What is being asked
Exactly as given, output all the records that follow.

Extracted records
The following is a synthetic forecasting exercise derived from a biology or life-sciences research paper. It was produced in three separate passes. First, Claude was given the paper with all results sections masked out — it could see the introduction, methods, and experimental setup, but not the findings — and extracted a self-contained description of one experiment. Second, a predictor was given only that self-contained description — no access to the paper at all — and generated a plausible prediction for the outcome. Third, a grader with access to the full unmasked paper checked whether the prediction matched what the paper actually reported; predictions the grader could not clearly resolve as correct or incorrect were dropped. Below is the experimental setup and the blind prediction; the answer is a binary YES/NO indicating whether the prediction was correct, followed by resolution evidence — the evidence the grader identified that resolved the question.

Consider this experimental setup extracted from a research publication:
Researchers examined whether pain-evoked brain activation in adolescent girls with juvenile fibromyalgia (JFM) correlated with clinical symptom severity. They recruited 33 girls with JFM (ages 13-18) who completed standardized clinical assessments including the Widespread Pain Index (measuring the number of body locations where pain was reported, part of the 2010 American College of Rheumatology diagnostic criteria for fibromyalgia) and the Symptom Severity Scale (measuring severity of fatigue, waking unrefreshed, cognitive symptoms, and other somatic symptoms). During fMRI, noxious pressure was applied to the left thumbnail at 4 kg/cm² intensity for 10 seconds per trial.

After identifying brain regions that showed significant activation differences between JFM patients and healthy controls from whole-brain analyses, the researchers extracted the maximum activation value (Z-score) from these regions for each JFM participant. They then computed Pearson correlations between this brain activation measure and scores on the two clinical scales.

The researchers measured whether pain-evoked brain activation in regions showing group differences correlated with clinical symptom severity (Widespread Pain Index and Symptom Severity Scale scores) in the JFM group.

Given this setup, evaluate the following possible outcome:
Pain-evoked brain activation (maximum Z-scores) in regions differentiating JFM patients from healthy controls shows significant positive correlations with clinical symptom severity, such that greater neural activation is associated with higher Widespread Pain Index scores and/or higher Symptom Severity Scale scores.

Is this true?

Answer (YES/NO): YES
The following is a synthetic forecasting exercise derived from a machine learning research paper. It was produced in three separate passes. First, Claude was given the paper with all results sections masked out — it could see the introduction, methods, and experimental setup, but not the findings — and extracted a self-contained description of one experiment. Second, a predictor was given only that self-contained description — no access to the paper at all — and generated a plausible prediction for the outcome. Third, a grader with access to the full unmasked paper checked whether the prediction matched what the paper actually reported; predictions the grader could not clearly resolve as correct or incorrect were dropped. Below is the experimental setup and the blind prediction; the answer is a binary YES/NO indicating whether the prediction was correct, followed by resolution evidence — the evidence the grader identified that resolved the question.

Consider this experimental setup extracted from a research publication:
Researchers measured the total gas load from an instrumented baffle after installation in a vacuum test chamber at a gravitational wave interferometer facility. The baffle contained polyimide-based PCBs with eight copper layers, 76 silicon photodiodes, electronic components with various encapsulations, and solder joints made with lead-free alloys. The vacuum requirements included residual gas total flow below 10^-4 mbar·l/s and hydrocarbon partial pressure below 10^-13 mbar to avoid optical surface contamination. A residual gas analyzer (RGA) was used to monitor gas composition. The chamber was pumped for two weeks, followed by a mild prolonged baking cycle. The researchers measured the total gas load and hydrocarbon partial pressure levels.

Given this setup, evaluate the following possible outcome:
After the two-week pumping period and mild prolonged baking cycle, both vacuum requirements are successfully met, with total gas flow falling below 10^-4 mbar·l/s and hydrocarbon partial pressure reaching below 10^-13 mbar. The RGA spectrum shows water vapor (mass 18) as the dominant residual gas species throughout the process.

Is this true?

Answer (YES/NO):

Written solution
The following is a synthetic forecasting exercise derived from a biology or life-sciences research paper. It was produced in three separate passes. First, Claude was given the paper with all results sections masked out — it could see the introduction, methods, and experimental setup, but not the findings — and extracted a self-contained description of one experiment. Second, a predictor was given only that self-contained description — no access to the paper at all — and generated a plausible prediction for the outcome. Third, a grader with access to the full unmasked paper checked whether the prediction matched what the paper actually reported; predictions the grader could not clearly resolve as correct or incorrect were dropped. Below is the experimental setup and the blind prediction; the answer is a binary YES/NO indicating whether the prediction was correct, followed by resolution evidence — the evidence the grader identified that resolved the question.

Consider this experimental setup extracted from a research publication:
Researchers examined whether pain-evoked brain activation in adolescent girls with juvenile fibromyalgia (JFM) correlated with clinical symptom severity. They recruited 33 girls with JFM (ages 13-18) who completed standardized clinical assessments including the Widespread Pain Index (measuring the number of body locations where pain was reported, part of the 2010 American College of Rheumatology diagnostic criteria for fibromyalgia) and the Symptom Severity Scale (measuring severity of fatigue, waking unrefreshed, cognitive symptoms, and other somatic symptoms). During fMRI, noxious pressure was applied to the left thumbnail at 4 kg/cm² intensity for 10 seconds per trial.

After identifying brain regions that showed significant activation differences between JFM patients and healthy controls from whole-brain analyses, the researchers extracted the maximum activation value (Z-score) from these regions for each JFM participant. They then computed Pearson correlations between this brain activation measure and scores on the two clinical scales.

The researchers measured whether pain-evoked brain activation in regions showing group differences correlated with clinical symptom severity (Widespread Pain Index and Symptom Severity Scale scores) in the JFM group.

Given this setup, evaluate the following possible outcome:
Pain-evoked brain activation (maximum Z-scores) in regions differentiating JFM patients from healthy controls shows significant positive correlations with clinical symptom severity, such that greater neural activation is associated with higher Widespread Pain Index scores and/or higher Symptom Severity Scale scores.

Is this true?

Answer (YES/NO): YES
The following is a synthetic forecasting exercise derived from a machine learning research paper. It was produced in three separate passes. First, Claude was given the paper with all results sections masked out — it could see the introduction, methods, and experimental setup, but not the findings — and extracted a self-contained description of one experiment. Second, a predictor was given only that self-contained description — no access to the paper at all — and generated a plausible prediction for the outcome. Third, a grader with access to the full unmasked paper checked whether the prediction matched what the paper actually reported; predictions the grader could not clearly resolve as correct or incorrect were dropped. Below is the experimental setup and the blind prediction; the answer is a binary YES/NO indicating whether the prediction was correct, followed by resolution evidence — the evidence the grader identified that resolved the question.

Consider this experimental setup extracted from a research publication:
Researchers measured the total gas load from an instrumented baffle after installation in a vacuum test chamber at a gravitational wave interferometer facility. The baffle contained polyimide-based PCBs with eight copper layers, 76 silicon photodiodes, electronic components with various encapsulations, and solder joints made with lead-free alloys. The vacuum requirements included residual gas total flow below 10^-4 mbar·l/s and hydrocarbon partial pressure below 10^-13 mbar to avoid optical surface contamination. A residual gas analyzer (RGA) was used to monitor gas composition. The chamber was pumped for two weeks, followed by a mild prolonged baking cycle. The researchers measured the total gas load and hydrocarbon partial pressure levels.

Given this setup, evaluate the following possible outcome:
After the two-week pumping period and mild prolonged baking cycle, both vacuum requirements are successfully met, with total gas flow falling below 10^-4 mbar·l/s and hydrocarbon partial pressure reaching below 10^-13 mbar. The RGA spectrum shows water vapor (mass 18) as the dominant residual gas species throughout the process.

Is this true?

Answer (YES/NO):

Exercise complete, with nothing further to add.